7. Uit de door verweerder overgelegde foto blijkt dat aan het begin van de [straat 1] borden staan waarop is vermeld dat het een parkeerzone voor vergunninghouders betreft en dat anderzijds uitsluitend geparkeerd mag worden met een dagvergunning. Hiermee is naar het oordeel van de rechtbank voldoende kenbaar gemaakt dat een zone wordt binnengereden waar - behoudens in het geval men vergunninghouder is - alleen met een dagvergunning mag worden geparkeerd. Eiser moet deze borden gepasseerd zijn, daar de [straat 1] een eenrichtingsweg is. Het missen van de bebording is een omstandigheid die voor rekening en risico van eiser moet blijven. Van een bestuurder van een auto mag immers worden verwacht dat hij onderzoek doet om zich op de hoogte te stellen van de geldende regels met betrekking tot de parkeerregulering. Nu vaststaat dat eiser geen € 29,50 maar slechts € 0,40 aan parkeerbelasting heeft betaald, is de rechtbank van oordeel dat eiser niet naar het juiste tarief parkeerbelasting heeft voldaan. De naheffingsaanslag is daarom terecht aan eiser opgelegd.
8. Verweerder heeft echter een bedrag van € 29,50 aan parkeerbelasting nageheven, terwijl vaststaat dat eiser € 0,40 aan parkeerbelasting heeft betaald. Omdat met dit betaalde bedrag bij het opleggen van de naheffingsaanslag geen rekening is gehouden, is de naheffingsaanslag tot een te hoog bedrag opgelegd. De nageheven belasting is daarom verminderd met € 0,40.
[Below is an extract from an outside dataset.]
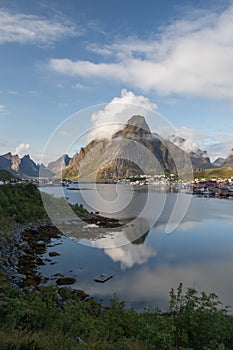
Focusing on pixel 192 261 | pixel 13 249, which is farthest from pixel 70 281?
pixel 192 261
9. Gelet op wat hiervoor is overwogen, is het beroep gegrond verklaard.
10. Voor een proceskostenveroordeling bestaat geen aanleiding.
Deze uitspraak is gedaan door mr. T.A. de Hek, rechter, in aanwezigheid van
mr. H.J. Habetian, griffier. De beslissing is in het openbaar uitgesproken op
13 augustus 2018.
griffier rechter
Afschrift verzonden aan partijen op:

Rechtsmiddel

Tegen deze uitspraak kunnen partijen binnen zes weken na verzending hoger beroep instellen bij het gerechtshof Den Haag (team belastingrecht), Postbus 20302,
2500 EH Den Haag.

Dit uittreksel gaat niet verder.